I would suspect that the main difference is that java.io.BufferedReader performs better than the std::ifstream because it buffers, while the ifsteam does not. The BufferedReader reads large chunks of the file in advance and hands them to your program from RAM when you call readLine(), while the std::ifstream only reads a few bytes at a time when you prompt it to by calling the >>-operator.

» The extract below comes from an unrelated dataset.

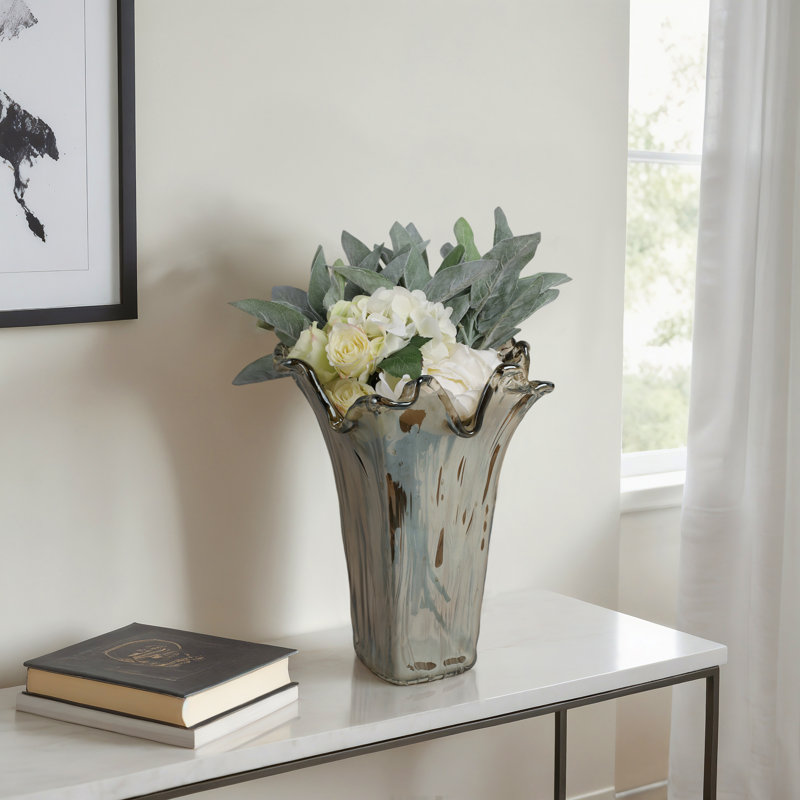 Decorative Flared Glass Vase with Wavy Rim for Home Tabletop Decor - Tall Flower Vase Accent for Office, Table Display, or Living Room Styling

Sequential access of large amounts of data from the hard drive is usually much faster than accessing many small chunks one at a time.

A fairer comparison would be to compare std::ifstream to the unbuffered java.io.FileReader.


I am not expert in C++, but you have at least the following to affect performance:

  1. OS level caching for the file
  2. For Java you are using a buffered reader and the buffer size defaults to a page or something. I am not sure how C++ streams does this.
  3. Since the file is so big that JIT would probably be kicked in, and it probably compiles the Java byte code better than if you don't turn any optimization on for your C++ compiler.

Since I/O cost is the major cost here, I guess 1 and 2 are the major reasons.


I would also try using mmap instead of standard file read/write. This should let your OS handle the reading and writing while your application is only concerned with the data.

There's no situation where C++ can't be faster than Java, but sometimes it takes a lot of work from very talented people. But I don't think this one should be too hard to beat as it is a straightforward task.

mmap for Windows is described in File Mapping (MSDN).